38. Teror di kamar mandi

2.1K 231 102
                                    

Aca mengembuskan napas panjang. Dia lega. Setelah menunggu waktu yang tepat, akhirnya dia bisa menceritakan masa lalunya yang berkaitan dengan kematian Naura. Namun, gadis itu masih merahasiakan sosok Rayyan yang sangat berarti bagi hidupnya.

"Bukan salah kamu, Ca. Itu sudah takdir."

"Tapi, Zidan...." Suara Aca tertahan di tenggorokan.

Aca terdiam kala Zidan menarik tubuhnya ke dalam dekapan yang sangat nyaman. Cowok itu menumpukkan dagunya di kepala Aca. Tangannya terus mengusap rambut kecokelatan Aca dengan sayang.

"Aku pantas disebut pembunuh, ya? Andaikan waktu itu aku gak manja ke Rayyan ... pasti kecelakaan itu tidak akan terjadi," ujar Aca dengan suara yang bergetar.

Zidan mengusap punggung Aca yang bergetar hebat. Cowok itu mengurai pelukannya dengan Aca. Kedua tangannya diletakkan di pundak Aca. Bibir cowok itu melengkung dengan sempurna, tatapannya begitu dalam. Satu tangannya terangkat mengusap pipi Aca yang basah karena air mata.

"Dengerin baik-baik. Aku, Zidan Prakasa Adijaya berjanji akan selalu ada untuk kamu, Ca. Kamu, Anastasya Aurelian Bramasta." Zidan menjawil hidung Aca. "Aku tidak akan pernah membiarkan kamu sendirian, tapi ada syaratnya, Ca," lanjut Zidan.

"Syarat? Apa?" tanya Aca penasaran.

"Berhenti nyalahin diri sendiri, Ca," balas Zidan.

***
Tiga orang cowok bertubuh jangkung yang mengenakan seragam serba hitam, saling pandang satu sama lain kala Jordan turut menatapnya dengan tatapan tajam.

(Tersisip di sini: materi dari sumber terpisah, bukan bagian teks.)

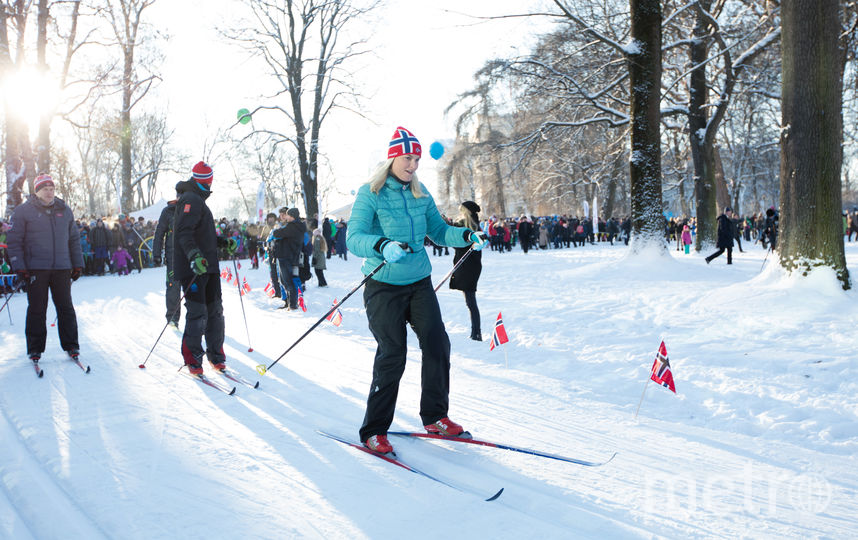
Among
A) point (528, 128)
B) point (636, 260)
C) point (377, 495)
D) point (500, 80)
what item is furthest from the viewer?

Lelaki yang mengenakan kemeja putih dengan bagian yang digulung sampai batas siku, serta kancing atas yang dibiarkan terbuka yang dipadukan dengan celana hitam itu berdecak kesal lantaran Aca belum pulang ke rumah.

"Kalian ini kenapa gak ada gunanya? Saya sudah bayar kalian mahal-mahal, tapi kenapa satu dari kalian gak ada yang becus buat jagain Aca?" tanya Jordan.

"Maaf, Tuan. Tadi saya terpaksa menuruti keinginan non Anastasya untuk pulang bareng Zidan, tapi nona Anastasya sudah janji bakal segera pulang," ujar Kenzo.

Jordan mengusap wajahnya dengan gusar. Lelaki itu lantas mencengkeram kuat-kuat kerah seragam Kenzo.

"Kan, saya udah kasih tahu sama kalian! Jangan membiarkan Aca pulang sama orang lain!" bentaknya.

Johan berdeham. "Maaf, Tuan. Zidan bukan orang lain, tapi dia itu pacar non Anastasya dan sahabat den Arka. Anak Tuan Jordan Bramasta." Jordan ikut menimpali.

"Cukup! Jangan sebut-sebut nama Arka dengan embel-embel anak saya!" seru Jordan. "Saya tidak sudi mempunyai anak bodoh seperti dia! Sekarang sebaiknya kalian pergi cari Aca!" titah Jordan yang langsung diangguki Kenzo, Johan, dan Daniel.

***
Bibir pria itu melengkung kala mata yang sudah lelah itu tidak sengaja menangkap objek seorang perempuan yang duduk di tepi kasur. Kaki jenjangnya melangkah menghampiri perempuan yang mengenakan dress.

Kasur bergerak turun ketika Jordan mendaratkan tubuhnya di kasur. Tangannya terangkat menepuk pundak perempuan itu berkali-kali sampai akhirnya dia menoleh. Senyuman di bibir Jordan semakin terpancar dengan indah kala mengetahui siapa di hadapannya.

"Mas Jordan, apa kabar?" tanya Laras ragu-ragu.

Jordan mengangguk. "Baik, sayang," balas Jordan sembari membuka semua kancing kemejanya.